### Provided records

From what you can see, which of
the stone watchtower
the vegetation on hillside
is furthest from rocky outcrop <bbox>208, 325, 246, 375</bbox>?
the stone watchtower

######

### Work to be completed
Could you turn the lines above into a Markdown table with two columns, Row and Line, numbering each row and leaving out any blank lines?

### Exercise response
| Row | Line |
|---|---|
| 1 | From what you can see, which of |
| 2 | the stone watchtower |
| 3 | the vegetation on hillside |
| 4 | is furthest from rocky outcrop <bbox>208, 325, 246, 375</bbox>? |
| 5 | the stone watchtower |